Sandy Petersen (full name Carl Sanford Joslyn Petersen) is a game designer, best known for his work in creating the Call of Cthulhu roleplaying game, as well as providing supplements for Runequest 3rd edition. He has also worked on numerous /v/ games, and authored a regular computer and console gaming column for Dragon Magazine back in the day.

Despite being a practicing Mormon, he sees no conflict between his faith and the use of satanic and Lovecraftian elements in his works.

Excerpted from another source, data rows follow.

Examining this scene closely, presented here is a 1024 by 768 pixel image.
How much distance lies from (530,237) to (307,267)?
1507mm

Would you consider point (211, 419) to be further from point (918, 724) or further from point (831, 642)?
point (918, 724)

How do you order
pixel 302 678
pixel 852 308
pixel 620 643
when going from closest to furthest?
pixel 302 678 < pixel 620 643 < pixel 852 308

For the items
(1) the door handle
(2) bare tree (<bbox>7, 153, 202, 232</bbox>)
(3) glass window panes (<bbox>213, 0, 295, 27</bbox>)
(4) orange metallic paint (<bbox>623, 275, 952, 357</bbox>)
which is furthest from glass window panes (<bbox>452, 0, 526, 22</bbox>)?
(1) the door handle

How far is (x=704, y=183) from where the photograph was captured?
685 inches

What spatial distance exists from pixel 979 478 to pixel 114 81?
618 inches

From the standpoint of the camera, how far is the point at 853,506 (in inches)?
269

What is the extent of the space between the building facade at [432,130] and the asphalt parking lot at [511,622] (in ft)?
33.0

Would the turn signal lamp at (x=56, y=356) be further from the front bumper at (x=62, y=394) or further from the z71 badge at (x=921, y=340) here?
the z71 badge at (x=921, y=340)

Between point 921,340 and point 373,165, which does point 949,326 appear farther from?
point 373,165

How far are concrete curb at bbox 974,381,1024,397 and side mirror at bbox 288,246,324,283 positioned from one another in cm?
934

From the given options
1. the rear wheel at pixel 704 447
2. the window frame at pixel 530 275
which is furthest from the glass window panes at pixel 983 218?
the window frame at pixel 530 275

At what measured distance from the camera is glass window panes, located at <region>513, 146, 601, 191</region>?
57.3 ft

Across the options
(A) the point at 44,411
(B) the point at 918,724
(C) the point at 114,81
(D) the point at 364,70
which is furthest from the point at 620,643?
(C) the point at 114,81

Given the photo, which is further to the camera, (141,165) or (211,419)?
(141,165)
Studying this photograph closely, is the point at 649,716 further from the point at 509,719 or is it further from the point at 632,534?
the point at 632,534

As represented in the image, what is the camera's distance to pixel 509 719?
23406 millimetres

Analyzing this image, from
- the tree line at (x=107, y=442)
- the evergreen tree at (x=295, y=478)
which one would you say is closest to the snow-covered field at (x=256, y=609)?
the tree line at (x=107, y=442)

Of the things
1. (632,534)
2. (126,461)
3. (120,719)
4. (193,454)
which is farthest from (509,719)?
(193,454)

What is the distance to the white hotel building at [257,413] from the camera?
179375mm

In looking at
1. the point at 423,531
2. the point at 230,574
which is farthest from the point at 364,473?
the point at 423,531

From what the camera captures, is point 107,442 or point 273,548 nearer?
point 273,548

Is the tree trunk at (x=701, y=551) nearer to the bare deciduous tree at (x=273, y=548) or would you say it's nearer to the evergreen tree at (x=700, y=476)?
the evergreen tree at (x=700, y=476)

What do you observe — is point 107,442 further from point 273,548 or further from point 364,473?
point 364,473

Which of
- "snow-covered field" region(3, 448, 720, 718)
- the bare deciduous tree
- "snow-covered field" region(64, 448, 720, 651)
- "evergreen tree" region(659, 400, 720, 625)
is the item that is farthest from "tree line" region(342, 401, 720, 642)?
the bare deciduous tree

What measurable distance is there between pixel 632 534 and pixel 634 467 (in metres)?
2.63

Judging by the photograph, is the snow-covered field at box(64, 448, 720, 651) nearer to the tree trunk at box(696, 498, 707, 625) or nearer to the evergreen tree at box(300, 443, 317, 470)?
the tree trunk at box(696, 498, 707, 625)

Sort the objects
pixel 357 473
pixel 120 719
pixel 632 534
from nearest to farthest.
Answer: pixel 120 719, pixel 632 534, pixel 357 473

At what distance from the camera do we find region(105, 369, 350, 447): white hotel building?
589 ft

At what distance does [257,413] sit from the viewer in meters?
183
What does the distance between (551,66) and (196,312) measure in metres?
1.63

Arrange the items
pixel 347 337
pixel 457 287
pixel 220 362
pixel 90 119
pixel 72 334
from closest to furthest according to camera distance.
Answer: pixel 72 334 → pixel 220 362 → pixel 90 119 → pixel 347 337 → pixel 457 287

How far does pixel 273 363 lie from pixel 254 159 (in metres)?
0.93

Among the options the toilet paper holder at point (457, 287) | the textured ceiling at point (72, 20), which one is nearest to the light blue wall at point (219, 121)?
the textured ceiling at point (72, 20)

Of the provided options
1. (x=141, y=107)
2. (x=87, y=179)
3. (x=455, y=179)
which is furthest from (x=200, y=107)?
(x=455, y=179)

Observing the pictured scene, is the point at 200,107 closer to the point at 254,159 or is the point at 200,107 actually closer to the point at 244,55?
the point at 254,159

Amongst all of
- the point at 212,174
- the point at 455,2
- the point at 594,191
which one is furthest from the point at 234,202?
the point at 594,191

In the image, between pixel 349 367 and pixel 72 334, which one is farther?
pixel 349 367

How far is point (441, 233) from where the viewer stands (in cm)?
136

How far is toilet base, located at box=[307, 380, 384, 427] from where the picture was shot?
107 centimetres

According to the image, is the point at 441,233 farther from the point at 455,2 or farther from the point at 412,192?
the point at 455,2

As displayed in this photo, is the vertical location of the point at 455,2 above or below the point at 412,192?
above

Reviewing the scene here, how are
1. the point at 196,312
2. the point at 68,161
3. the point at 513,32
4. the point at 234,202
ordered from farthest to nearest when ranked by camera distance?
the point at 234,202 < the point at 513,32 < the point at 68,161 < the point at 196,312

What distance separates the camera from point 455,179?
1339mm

Tabletop Gaming[edit | edit source]

As stated above, Petersen is mostly of interest to /tg/ for his involvement in Call of Cthulhu, which was born of a combination of his childhood fascination with the Cthulhu Mythos created by H.P. Lovecraft and his interest in Dungeons & Dragons. He can be considered a spiritual successor to the tradition of Lovecraft and his friends freely trading names and concepts with each other and then expanding upon whatever they had taken to make the wider canon more fleshed out; through Call of Cthulhu, he has repeatedly taken the rather sparsely described and detailed monsters or civilizations of Yog-Sothery and expanded them to give them defined descriptions and depiction.

Basically, pick any Mythosian monster you like. Odds are good that something like 90% of the lore and details you think you know about them was actually cooked up by Petersen and his team.

Petersen is also the author of four specific RPG books:

  • S.Petersen's Field Guide to Cthulhu Monsters: Expanded lore and artwork for a selection of various "generic" Mythosian monsters.
  • S.Petersen's Field Guide to Creatures of the Dreamlands: Expanded lore and artwork for a selection of Mythosian monsters associated with Lovecraft's "Dreamlands" plane.
  • S.Petersen's Field Guide to Lovecraftian Horrors: A compilation of the previous books, with updated art and slightly reordered positioning of the monsters. The only real downside is lacking the gorgeous map of the Dreamlands from the "Creatures of the Dreamlands" field guide.
  • Sandy Petersen's Cthulhu Mythos: Splatbook for Dungeons & Dragons 5th Edition and Pathfinder First Edition, providing Mythosian monsters, deities, spells, magic items, subclass options and PC races for other systems.
  • Planet Apocalypse: A Dungeons & Dragons 5th Edition splatbook about adding post/mid-apocalyptic elements to your setting, specifically of the "fiendish invasion" variety... basically, it's a crossover book for merging D&D with DOOM.

Video Games[edit | edit source]

Petersen's earliest /v/-related work consists of involvement in several Microprose games: Darklands, Hyperspeed, Lightspeed, Sid Meier's Pirates! and Sword of the Samurai, as well as making minor contributions to Civilization.

He joined Id Software due to his interest in Wolfenstein 3D, doing so 10 weeks before the December 1993 release of Doom; he is credited with creating 19 levels for Doom 1, 15 levels for Doom 2, and 7 levels for the spiritual successor Quake, as well as influencing some of the monster design in these games. In June 1997, he moved on to Ensemble Studios, where he became a designer for several of their Age of Empires titles, specifically Rise of Rome, Age of Empires II: The Age of Kings, and Age of Empires II: The Conquerors Expansion. He was a frequent poster on the Heavengames forums under the username ES_Sandyman. He ran an extremely popular series of threads, "Ask Sandyman", where forum-goers could ask him about anything they wanted (though there were some questions he did not answer).